Detto questo, c’è poi un problema di identità.

"La città è un luogo di aggregazione. Tutti si aspettano di avere lavoro, attrattività, divertimento, ma non è sempre così; ci sono problemi di emarginazione, di differenza, di accesso alle risorse. A questo punto la città deve far conto di qual è la propria mission, cosa vuole diventare da grande, per non perdere la propria identità".

E, nel concreto, come agirebbe?

"Sull’inclusività. Ridare a questa città i grandi valori che ha sempre dimostrato. Non è un caso che Milano sia la prima città ad aver attivato il project financing e che abbia pensato al primo ospizio per gli anziani. Insomma, si diceva “Milano con il cuore in mano”. Una realtà, questa, che ogni giorno, però, credo, debba essere riscoperta".

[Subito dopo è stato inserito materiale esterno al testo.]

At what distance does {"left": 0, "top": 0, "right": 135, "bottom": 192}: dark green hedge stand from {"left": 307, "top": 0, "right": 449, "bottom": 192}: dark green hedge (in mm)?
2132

Insomma, dinanzi al dinamismo milanese, i valori non devono essere persi di vista?

"Sì, vivere a Milano dev’essere diverso rispetto a vivere in un’altra qualsiasi capitale del mondo. Altrimenti non avrebbe senso, saremmo un’economia massificata dove la corsa è semplicemente il carattere finanziario ed economico. Milano ha tutte le carte per fare la differenza, dobbiamo essere certamente attrattivi attraverso i valori".

E come esprimerli con il design in interventi concreti?

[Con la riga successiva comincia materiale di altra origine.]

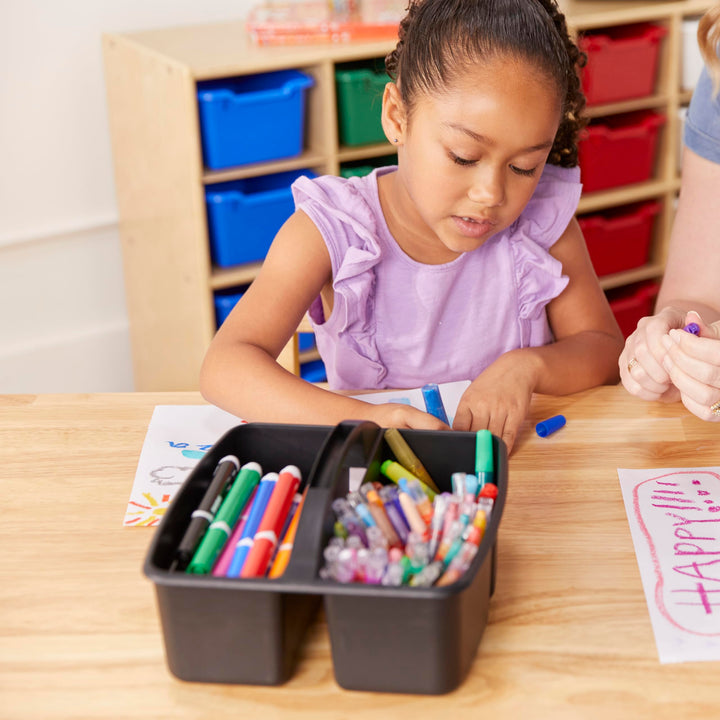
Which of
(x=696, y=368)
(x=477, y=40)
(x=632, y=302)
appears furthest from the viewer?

"Il design italiano non si è mai limitato al disegno di forme di oggetti. è sempre stato costruzione di relazione. In quest’ottica si pongono quindi temi di carattere politico, umanistico prima di tutto. Il design è certamente una disciplina tecnico-scientifica, detto questo la capacità narrativa che il design italiano ha di sintesi, non attraverso le forme ma attraverso le relazioni che riesce ad attivare, è straordinaria, il mondo ce lo invidia e nessuno riesce a copiarci finora".

A quali quartieri darebbe rilievo nel processo di trasformazione e di recupero dei valori che citava?

"Ogni periodo storico ha delle emergenze. Quando studiavo all’università l’emergenza principale era il recupero dei centri storici. Oggi siamo in una situazione completamente diversa. I centri storici sono stati riqualificati, però hanno espulso tutta una serie di attività; banalmente si fa fatica a comprare il prosciutto crudo. Oggi, secondo me, il vero problema è l’inclusione della diversità che si concentra principalmente nei quartieri periferici".

Quindi intervenire in periferia?

"Si, e addirittura oltre la periferia, nella frangia urbana. Un problema di connessioni rapide, di accessibilità ai servizi. Tutto ciò va pensato e adeguato costantemente. Questa, secondo me, è la priorità".